For installing the open source VMware Tools for CentOS, you need first to install the EPEL repository with:
yum --enablerepo=extras install epel-release
Then to install the actual open source VMware Tools, it is indeed:
yum install open-vm-tools
This time, it won't give you any error.
Additionally, if installing VMWare Tools (open or not), take care to make sure you will be using the VMXNET NIC adapter interfaces and disk access paravirtualization.
Whilst normally the VMXNET adapter use/configuration can nowadays be pretty automatic, you need to do extra parametrisation on the ESXi/ESX side to take profit of disk controller paravirtualization (e.g. selecting a paravirtualized disk controller).
See VMWare KB: Configuring disks to use VMware Paravirtual SCSI (PVSCSI) adapters (1010398)
Additional notes:
The open-vm-tools
is nowadays the recommended way to install VMware Tools add-ons due to the complexity that VMWare own official VMware Tools bring.
The official VMware Tools add-ons need to be compiled and installed as modules. Additional development tools, namely gcc and headers, the kernel headers source, and dkms
need to be installed, adding size and complexity to the server, especially in a VM environment.
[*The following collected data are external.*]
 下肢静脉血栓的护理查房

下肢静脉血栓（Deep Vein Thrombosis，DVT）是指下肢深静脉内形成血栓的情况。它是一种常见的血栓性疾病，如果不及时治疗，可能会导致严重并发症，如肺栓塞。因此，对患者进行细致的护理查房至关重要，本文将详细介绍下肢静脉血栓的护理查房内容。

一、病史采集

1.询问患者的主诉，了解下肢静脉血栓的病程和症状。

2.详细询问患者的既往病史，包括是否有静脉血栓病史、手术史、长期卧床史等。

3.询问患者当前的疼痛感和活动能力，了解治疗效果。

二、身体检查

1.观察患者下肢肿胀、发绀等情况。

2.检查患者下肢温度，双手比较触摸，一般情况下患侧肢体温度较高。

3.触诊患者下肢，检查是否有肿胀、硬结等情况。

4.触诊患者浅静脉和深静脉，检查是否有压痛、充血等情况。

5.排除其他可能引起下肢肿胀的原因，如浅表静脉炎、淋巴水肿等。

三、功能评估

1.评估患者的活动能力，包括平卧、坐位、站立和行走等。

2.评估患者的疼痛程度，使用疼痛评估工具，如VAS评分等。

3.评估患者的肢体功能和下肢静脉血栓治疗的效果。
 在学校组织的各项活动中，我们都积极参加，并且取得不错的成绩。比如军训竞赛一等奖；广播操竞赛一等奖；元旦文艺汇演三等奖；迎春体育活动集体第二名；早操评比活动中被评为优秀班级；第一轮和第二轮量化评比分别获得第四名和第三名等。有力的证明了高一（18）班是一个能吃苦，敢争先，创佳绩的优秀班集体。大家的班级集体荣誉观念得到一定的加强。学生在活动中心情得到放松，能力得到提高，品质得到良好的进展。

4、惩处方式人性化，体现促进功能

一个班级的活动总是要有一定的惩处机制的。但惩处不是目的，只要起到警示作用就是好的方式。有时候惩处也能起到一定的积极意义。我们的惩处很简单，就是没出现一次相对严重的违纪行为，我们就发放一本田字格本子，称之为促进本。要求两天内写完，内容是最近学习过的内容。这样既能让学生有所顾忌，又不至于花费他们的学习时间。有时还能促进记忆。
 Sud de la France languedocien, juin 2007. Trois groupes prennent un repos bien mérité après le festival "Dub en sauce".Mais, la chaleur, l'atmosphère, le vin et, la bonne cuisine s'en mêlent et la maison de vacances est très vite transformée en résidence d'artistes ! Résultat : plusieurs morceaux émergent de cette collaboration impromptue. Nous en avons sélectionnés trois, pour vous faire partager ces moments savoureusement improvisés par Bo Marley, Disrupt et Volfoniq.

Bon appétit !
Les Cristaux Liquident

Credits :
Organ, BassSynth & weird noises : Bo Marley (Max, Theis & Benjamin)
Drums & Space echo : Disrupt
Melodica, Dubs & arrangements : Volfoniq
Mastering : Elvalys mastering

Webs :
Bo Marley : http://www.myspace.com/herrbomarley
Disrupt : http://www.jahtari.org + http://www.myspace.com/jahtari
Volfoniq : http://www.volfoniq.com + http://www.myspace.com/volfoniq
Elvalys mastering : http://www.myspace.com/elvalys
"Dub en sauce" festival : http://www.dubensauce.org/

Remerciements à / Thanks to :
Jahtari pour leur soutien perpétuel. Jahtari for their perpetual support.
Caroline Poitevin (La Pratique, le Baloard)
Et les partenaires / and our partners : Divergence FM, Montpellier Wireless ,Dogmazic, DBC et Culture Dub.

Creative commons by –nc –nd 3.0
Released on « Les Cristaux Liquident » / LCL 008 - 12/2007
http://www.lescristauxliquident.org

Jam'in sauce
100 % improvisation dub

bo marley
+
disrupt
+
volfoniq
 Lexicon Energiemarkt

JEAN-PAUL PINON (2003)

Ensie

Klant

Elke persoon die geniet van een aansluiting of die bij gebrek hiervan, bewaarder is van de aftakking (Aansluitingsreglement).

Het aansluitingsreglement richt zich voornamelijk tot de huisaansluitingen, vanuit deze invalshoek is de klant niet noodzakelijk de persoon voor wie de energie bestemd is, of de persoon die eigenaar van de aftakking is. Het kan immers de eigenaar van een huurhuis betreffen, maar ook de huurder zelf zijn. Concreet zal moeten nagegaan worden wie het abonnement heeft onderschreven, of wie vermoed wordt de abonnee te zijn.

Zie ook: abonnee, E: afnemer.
As an additional complication, the official modules have to be (re)compiled each time the kernel is upgraded to a new version; consequently you also need to upgrade every time the kernel headers source, and the added inconvenience and delay of deploying and compiling things is not welcome to people doing system administration of multiple servers.
Whilst the open source VMWare Tools also had to be (re)compiled in the past, nowadays it just need to be installed.
As such, it is nowadays also much more lightweight and conducing to the UNIX philosophy of installing the minimum software needed in a server to install the open-vm-tools
.
Over time, the support for VMWare is also getting incorporated into the Linux kernel (source), and open-vm-tools
is gradually ending up not being much more than wrappers/scripts to interface with the kernel modules. see When do/did I need development tools/kernel source for `open-vm-tools`?
Furthermore, even the VMWare KBs and white papers recommend nowadays installing the open source VMware Tools, and leaving the official own VMWare Tools one for obsolete versions not supported by the open source version.